- **WORK TO BE COMPLETED**
Does each statement below agree with the court order? Answer yes or no for each and quote the words of the order that decide it. 1. Spectrum's principal place of business is in California. 2. Casso filed its original complaint on March 15, 2017. 3. The Court granted the Motion to Dismiss and/or Strike Class Allegations.

- **STUDY TEXT**
United States District Court, E.D. Louisiana

March 19, 2018


         SECTION “N” (2)

          ORDER & REASONS

          KURT D. ENGELHARDT, United States District Judge

         Presently before the Court is Defendant Spectrum Laboratory Products, Inc.'s (“Spectrum” or “Defendant”) Alternative Motion to Dismiss and/or Strike Class Allegations for lack of personal jurisdiction pursuant to Fed.R.Civ.P. 12(b)(2), as inappropriate for class treatment under Fed.R.Civ.P. 23(c)(1)(A) and 23(d)(1)(D), and as unconstitutional under the due process clause of the Fifth Amendment. (Rec. Doc. 15). Plaintiff Casso's Wellness Store and Gym, LLC (“Casso” or “Plaintiff”) opposes the Motion. (Rec. Doc. 21). Both parties filed numerous additional supporting and reply memoranda. (Rec. Docs. 28, 32, 35, 39, 42, and 45). Having considered the extensive submissions of the parties, the record, and the applicable law, the Court DENIES the Motion to Dismiss and/or Strike Class Allegations for the reasons stated herein.

         I. BACKGROUND

         On March 15, 2017, Casso filed its original putative-class action Complaint against Spectrum under the Telephone Consumer Protection Act of 1991 (“TCPA”), [1] as amended by the Junk Fax Protection Act of 2005 (“JFPA”), seeking to recover damages for and to enjoin Spectrum's massive junk faxing campaign. (Rec. Doc. 1, as amended by Rec. Doc. 9). Spectrum is a California corporation and a supplier of compounding chemicals, supplies, and equipment, with its principal place of business in New Brunswick, New Jersey. (Rec. Doc. 15-1 at p. 5). Casso alleges that Spectrum violated the TCPA and the regulations promulgated under the Act by the Federal Communications Commission (“FCC”) by sending unsolicited facsimiles to advertise their goods and/or services to Plaintiff and members of the Plaintiff Class. (Rec. Doc. 1 at p. 9). Plaintiff further alleges that Defendant blasted junk faxes without complying with the mandatory Opt-Out Notice Requirements, in direct violation of the TCPA, JFPA, and the FCC's regulations. (Id. at p. 10). Casso identifies Spectrum's alleged violations of the Act as including, but not limited to, the unsolicited facsimile advertisements sent to Casso's facsimile telephone number on December 21, 2016; February 14, 2017; February 17, 2017; and February 24, 2017.[2] (Id. at p. 9).

- **SUPPLIED DATA**
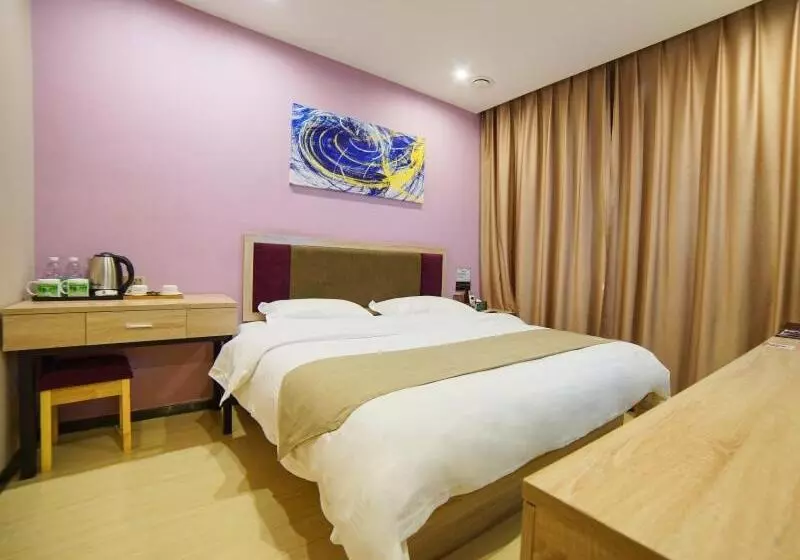 هتل Greentree Alliance Kunming Beijing Road Linyuqiao Subway Station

- **RESULT FOR THIS TASK**
1. No: "Spectrum is a California corporation and a supplier of compounding chemicals, supplies, and equipment, with its principal place of business in New Brunswick, New Jersey."
2. Yes: "On March 15, 2017, Casso filed its original putative-class action Complaint against Spectrum"
3. No: "the Court DENIES the Motion to Dismiss and/or Strike Class Allegations"